------ DATA SUPPLIED ------

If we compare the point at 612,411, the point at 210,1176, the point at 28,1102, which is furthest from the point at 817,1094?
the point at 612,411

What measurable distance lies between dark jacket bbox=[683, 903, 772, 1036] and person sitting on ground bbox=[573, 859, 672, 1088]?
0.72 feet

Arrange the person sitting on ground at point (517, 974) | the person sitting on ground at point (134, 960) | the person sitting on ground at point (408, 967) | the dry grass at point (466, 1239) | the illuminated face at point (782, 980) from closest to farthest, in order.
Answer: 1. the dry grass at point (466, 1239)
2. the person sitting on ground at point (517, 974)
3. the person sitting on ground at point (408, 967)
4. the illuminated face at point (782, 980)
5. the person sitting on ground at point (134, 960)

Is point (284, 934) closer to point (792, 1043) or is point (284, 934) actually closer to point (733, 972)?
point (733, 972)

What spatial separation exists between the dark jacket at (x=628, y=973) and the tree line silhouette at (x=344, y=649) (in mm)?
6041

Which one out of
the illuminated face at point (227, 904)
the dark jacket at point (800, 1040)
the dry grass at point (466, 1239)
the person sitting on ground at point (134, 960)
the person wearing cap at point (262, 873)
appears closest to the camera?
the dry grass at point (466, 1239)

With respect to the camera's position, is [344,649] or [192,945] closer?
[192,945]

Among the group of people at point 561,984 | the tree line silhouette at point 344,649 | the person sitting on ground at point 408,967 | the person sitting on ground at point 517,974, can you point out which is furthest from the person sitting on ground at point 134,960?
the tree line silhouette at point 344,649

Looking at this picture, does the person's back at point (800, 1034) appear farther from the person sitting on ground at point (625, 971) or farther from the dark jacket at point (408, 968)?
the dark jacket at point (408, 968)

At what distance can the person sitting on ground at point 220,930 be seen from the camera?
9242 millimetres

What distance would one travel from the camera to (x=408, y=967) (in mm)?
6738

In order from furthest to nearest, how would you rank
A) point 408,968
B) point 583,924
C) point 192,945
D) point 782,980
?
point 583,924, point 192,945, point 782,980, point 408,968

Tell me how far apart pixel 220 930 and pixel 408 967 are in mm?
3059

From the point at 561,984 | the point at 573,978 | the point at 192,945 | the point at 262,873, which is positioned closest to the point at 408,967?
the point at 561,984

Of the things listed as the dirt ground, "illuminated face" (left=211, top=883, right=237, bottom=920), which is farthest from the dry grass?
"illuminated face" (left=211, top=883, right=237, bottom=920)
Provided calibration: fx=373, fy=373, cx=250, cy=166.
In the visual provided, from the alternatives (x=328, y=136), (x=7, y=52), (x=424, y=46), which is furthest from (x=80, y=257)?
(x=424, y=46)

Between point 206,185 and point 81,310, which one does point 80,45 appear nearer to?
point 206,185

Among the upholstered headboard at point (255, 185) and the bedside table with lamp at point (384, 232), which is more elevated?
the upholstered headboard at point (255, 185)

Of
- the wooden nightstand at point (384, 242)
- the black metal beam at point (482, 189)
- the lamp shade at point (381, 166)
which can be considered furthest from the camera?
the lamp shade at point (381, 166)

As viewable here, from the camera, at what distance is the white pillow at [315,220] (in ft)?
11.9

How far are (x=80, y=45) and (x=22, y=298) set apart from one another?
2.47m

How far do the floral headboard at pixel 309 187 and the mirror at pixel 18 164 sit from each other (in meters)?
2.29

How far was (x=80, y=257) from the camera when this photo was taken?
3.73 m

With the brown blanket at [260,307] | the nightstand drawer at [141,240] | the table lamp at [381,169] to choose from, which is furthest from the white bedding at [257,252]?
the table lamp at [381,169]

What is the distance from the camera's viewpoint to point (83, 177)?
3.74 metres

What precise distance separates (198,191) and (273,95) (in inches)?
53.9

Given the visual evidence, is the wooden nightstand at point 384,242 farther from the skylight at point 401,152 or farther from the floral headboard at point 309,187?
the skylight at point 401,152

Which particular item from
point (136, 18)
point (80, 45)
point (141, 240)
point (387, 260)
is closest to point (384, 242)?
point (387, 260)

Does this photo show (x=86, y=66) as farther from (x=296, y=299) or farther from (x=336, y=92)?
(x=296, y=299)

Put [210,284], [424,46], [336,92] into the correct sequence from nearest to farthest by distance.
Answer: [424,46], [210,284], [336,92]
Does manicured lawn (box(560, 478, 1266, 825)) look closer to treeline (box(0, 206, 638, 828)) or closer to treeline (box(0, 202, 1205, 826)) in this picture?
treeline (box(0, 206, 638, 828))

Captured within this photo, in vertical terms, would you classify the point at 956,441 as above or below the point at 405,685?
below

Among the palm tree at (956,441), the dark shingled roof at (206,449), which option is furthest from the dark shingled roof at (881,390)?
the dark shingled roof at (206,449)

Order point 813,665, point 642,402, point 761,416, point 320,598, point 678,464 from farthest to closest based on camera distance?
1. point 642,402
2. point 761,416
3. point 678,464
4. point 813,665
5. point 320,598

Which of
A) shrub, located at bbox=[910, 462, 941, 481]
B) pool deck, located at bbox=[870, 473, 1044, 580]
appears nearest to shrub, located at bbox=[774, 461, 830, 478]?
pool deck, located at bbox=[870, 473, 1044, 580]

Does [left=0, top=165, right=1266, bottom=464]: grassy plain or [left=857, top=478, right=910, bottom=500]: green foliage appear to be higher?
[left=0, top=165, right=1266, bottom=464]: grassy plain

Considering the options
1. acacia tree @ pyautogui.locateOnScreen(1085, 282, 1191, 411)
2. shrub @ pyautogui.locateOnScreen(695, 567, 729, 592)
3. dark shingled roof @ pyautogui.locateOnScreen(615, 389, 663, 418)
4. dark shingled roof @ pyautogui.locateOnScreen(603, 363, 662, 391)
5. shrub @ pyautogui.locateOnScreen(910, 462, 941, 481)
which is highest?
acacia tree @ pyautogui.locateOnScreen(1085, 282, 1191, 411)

------

== WHAT IS NEEDED ==
Write out the full listing, keeping every line exactly as it is.

== RESPONSE TO THE EXERCISE ==
If we compare the point at 612,411, the point at 210,1176, the point at 28,1102, which is furthest from the point at 817,1094?
the point at 612,411

What measurable distance lies between dark jacket bbox=[683, 903, 772, 1036] and person sitting on ground bbox=[573, 859, 672, 1088]?
0.72 feet

Arrange the person sitting on ground at point (517, 974) | the person sitting on ground at point (134, 960) | the person sitting on ground at point (408, 967) | the dry grass at point (466, 1239) | the illuminated face at point (782, 980) from closest to farthest, in order.
Answer: 1. the dry grass at point (466, 1239)
2. the person sitting on ground at point (517, 974)
3. the person sitting on ground at point (408, 967)
4. the illuminated face at point (782, 980)
5. the person sitting on ground at point (134, 960)

Is point (284, 934) closer to point (792, 1043) or is point (284, 934) actually closer to point (733, 972)?
point (733, 972)

What spatial separation exists between the dark jacket at (x=628, y=973) and the tree line silhouette at (x=344, y=649) (in mm)?
6041

Which one out of
the illuminated face at point (227, 904)
the dark jacket at point (800, 1040)
the dry grass at point (466, 1239)
the person sitting on ground at point (134, 960)
the person wearing cap at point (262, 873)
appears closest to the camera?
the dry grass at point (466, 1239)

With respect to the camera's position, is [344,649] or [192,945] closer?
[192,945]

Among the group of people at point 561,984 | the tree line silhouette at point 344,649 | the person sitting on ground at point 408,967 | the person sitting on ground at point 517,974, can you point out which is furthest from the person sitting on ground at point 134,960?
the tree line silhouette at point 344,649

Looking at this picture, does the person's back at point (800, 1034) appear farther from the person sitting on ground at point (625, 971) or farther from the dark jacket at point (408, 968)?
the dark jacket at point (408, 968)

At what distance can the person sitting on ground at point 220,930 be seen from the camera?
9242 millimetres

What distance would one travel from the camera to (x=408, y=967) (in mm)?
6738

In order from furthest to nearest, how would you rank
A) point 408,968
B) point 583,924
C) point 192,945
D) point 782,980
?
point 583,924, point 192,945, point 782,980, point 408,968

Tell me how far apart pixel 220 930 and pixel 408 967 are in mm?
3059

From the point at 561,984 | the point at 573,978 | the point at 192,945 | the point at 262,873, which is positioned closest to the point at 408,967?
the point at 561,984

Of the things listed as the dirt ground, "illuminated face" (left=211, top=883, right=237, bottom=920), which is farthest from the dry grass?
"illuminated face" (left=211, top=883, right=237, bottom=920)
Provided calibration: fx=373, fy=373, cx=250, cy=166.
In the visual provided, from the alternatives (x=328, y=136), (x=7, y=52), (x=424, y=46), which is furthest from (x=80, y=257)?
(x=424, y=46)

Between point 206,185 and point 81,310, which one does point 80,45 appear nearer to?
point 206,185

Among the upholstered headboard at point (255, 185) and the bedside table with lamp at point (384, 232), which is more elevated?
the upholstered headboard at point (255, 185)

Of
- the wooden nightstand at point (384, 242)
- the black metal beam at point (482, 189)
- the lamp shade at point (381, 166)
which can be considered furthest from the camera?
the lamp shade at point (381, 166)

As viewable here, from the camera, at what distance is the white pillow at [315,220] (in ft)?
11.9

How far are (x=80, y=45) and (x=22, y=298) set apart from one another?
2.47m

How far do the floral headboard at pixel 309 187 and the mirror at pixel 18 164 sit from each other (in meters)?
2.29

How far was (x=80, y=257) from the camera when this photo was taken?
3.73 m

With the brown blanket at [260,307] | the nightstand drawer at [141,240] | the table lamp at [381,169] to choose from, which is furthest from the white bedding at [257,252]?
the table lamp at [381,169]

What is the distance from the camera's viewpoint to point (83, 177)?
3.74 metres

What precise distance separates (198,191) and (273,95) (in inches)?
53.9

Given the visual evidence, is the wooden nightstand at point 384,242 farther from the skylight at point 401,152 or farther from the floral headboard at point 309,187?
the skylight at point 401,152

Which particular item from
point (136, 18)
point (80, 45)
point (141, 240)
point (387, 260)
is closest to point (384, 242)?
point (387, 260)

Does this photo show (x=86, y=66) as farther from (x=296, y=299) or farther from (x=336, y=92)?
(x=296, y=299)

Put [210,284], [424,46], [336,92] into the correct sequence from nearest to farthest by distance.
Answer: [424,46], [210,284], [336,92]
Does manicured lawn (box(560, 478, 1266, 825)) look closer to treeline (box(0, 206, 638, 828)) or closer to treeline (box(0, 202, 1205, 826)) in this picture?
treeline (box(0, 206, 638, 828))

Captured within this photo, in vertical terms, would you classify the point at 956,441 as above or below the point at 405,685?
below

Among the palm tree at (956,441), the dark shingled roof at (206,449), which option is furthest from the dark shingled roof at (881,390)?
the dark shingled roof at (206,449)

Order point 813,665, point 642,402, point 761,416, point 320,598, point 678,464 from farthest to closest based on camera distance?
1. point 642,402
2. point 761,416
3. point 678,464
4. point 813,665
5. point 320,598

Which of
A) shrub, located at bbox=[910, 462, 941, 481]
B) pool deck, located at bbox=[870, 473, 1044, 580]
appears nearest to shrub, located at bbox=[774, 461, 830, 478]?
pool deck, located at bbox=[870, 473, 1044, 580]

Does [left=0, top=165, right=1266, bottom=464]: grassy plain or [left=857, top=478, right=910, bottom=500]: green foliage appear to be higher?
[left=0, top=165, right=1266, bottom=464]: grassy plain

Considering the options
1. acacia tree @ pyautogui.locateOnScreen(1085, 282, 1191, 411)
2. shrub @ pyautogui.locateOnScreen(695, 567, 729, 592)
3. dark shingled roof @ pyautogui.locateOnScreen(615, 389, 663, 418)
4. dark shingled roof @ pyautogui.locateOnScreen(603, 363, 662, 391)
5. shrub @ pyautogui.locateOnScreen(910, 462, 941, 481)
which is highest?
acacia tree @ pyautogui.locateOnScreen(1085, 282, 1191, 411)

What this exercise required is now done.